Understandably you want a simple, set it up once and never worry about it again, solution. But you might be making this problem more difficult than it needs to be.
I generally write applications for an apache/modwsgi/nginx stack. If I have a caching problem, I just restart apache and voila, my python files are re-interpreted. I don't remember the commands to restart apache on all of my different boxes (mac's, ubuntu, centos, etc), and I shouldn't need to.
That is what command line aliases are for...
In python you generally write the code, run it, and if that doesn't work you start over. You don't edit the code in real time. That means you are knowingly saving the source and changing contexts to run it.
I am betting that you are editing your source from a Graphical IDE instead of a command-line editor like vi or emacs (I might be wrong, and I'm not saying there is anything 'wrong' with that). I only write iOS applications using an IDE, everything else I stick to ViM. Why?
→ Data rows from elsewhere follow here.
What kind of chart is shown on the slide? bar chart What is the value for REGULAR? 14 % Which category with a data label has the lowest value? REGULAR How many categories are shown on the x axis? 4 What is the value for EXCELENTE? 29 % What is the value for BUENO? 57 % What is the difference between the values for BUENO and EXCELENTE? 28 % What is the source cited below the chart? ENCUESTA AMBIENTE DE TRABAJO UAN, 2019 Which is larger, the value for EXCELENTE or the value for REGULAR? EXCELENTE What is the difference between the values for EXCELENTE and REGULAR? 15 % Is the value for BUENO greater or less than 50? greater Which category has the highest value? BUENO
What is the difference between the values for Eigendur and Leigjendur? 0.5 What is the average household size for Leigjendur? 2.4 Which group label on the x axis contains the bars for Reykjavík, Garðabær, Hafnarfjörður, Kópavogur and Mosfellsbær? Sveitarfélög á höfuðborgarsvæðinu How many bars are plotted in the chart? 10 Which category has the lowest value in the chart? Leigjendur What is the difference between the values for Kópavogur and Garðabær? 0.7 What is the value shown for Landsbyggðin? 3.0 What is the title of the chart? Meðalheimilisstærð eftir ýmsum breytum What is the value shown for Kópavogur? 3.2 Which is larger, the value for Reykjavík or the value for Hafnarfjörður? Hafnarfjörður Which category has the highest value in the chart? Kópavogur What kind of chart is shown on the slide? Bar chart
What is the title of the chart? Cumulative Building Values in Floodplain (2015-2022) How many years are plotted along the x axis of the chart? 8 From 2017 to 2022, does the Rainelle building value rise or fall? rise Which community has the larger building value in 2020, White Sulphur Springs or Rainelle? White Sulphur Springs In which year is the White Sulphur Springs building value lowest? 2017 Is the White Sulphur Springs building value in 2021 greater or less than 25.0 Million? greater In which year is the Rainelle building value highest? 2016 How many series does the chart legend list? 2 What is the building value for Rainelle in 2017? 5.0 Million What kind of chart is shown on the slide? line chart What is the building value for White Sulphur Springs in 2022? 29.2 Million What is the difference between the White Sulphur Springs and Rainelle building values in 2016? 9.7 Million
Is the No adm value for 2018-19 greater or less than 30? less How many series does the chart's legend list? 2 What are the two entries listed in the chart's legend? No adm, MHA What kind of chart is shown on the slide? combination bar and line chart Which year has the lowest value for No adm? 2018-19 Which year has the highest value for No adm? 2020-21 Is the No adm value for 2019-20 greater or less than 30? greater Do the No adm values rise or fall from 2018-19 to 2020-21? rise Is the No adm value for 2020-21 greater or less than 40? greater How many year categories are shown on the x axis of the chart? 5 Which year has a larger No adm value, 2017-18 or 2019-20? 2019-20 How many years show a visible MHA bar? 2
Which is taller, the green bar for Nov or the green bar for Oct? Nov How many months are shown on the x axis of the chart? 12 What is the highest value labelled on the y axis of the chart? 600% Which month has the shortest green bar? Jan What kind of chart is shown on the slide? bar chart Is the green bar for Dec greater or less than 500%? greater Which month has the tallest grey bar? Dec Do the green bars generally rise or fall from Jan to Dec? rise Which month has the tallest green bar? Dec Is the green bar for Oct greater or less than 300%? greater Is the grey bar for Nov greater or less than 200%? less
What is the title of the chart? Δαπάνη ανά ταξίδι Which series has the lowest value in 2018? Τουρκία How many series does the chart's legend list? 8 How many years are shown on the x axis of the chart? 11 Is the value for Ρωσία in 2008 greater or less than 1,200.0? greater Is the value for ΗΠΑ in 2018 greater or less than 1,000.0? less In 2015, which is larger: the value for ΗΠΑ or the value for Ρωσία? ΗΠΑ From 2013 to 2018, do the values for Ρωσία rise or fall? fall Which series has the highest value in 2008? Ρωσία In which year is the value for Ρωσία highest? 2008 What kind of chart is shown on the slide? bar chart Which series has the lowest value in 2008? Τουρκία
Because then I am always on the command line, and I am not distracted by anything (animations, mouse pointers, notifications). I finish writing my code, i quickly type ':wq' (write and quit), and then quickly type 'restartweb' (actually i usually type 're' then <\tab> to auto-complete) which is my alias to whatever the command to restart apache is. Voila my python is reinterpreted.
My point is that you should probably keep it simple and use something like an alias to solve your problem. It might not be the coolest thing you could do. But it is what Ninja coders have been doing for the last 20 years to get work done fast and simple.
Now obviously I only suggested a solution for apache, and I have never used web.py before. But the same possible solution still applies. Make a bash script that goes in your project directory, call it something like restart.bash. In it put something like:
rm -r *.pyc
Which will recursively remove all compiled pyc files, forcing your app to reload. Then make an alias in your ~/.bashrc that runs that file
alias restartproject="bash /full/path/to/restart.bash"
Magical, now you have a solution that works everywhere, regardless of which type of web server you choose to run your application from.
Now you have a solution that works everywhere but on a Windows IIS server. And if you are trying to run python from Windows, you should probably Stahp! hugz
We are using virtualenv right? :) We want to keep our python nice and system-agnostic so we can sell it to anyone right? :) And you should really check out ViM and emacs if you don't use them... you will bang your head against the wall for a week getting used to it, then never want to touch a mouse again after that.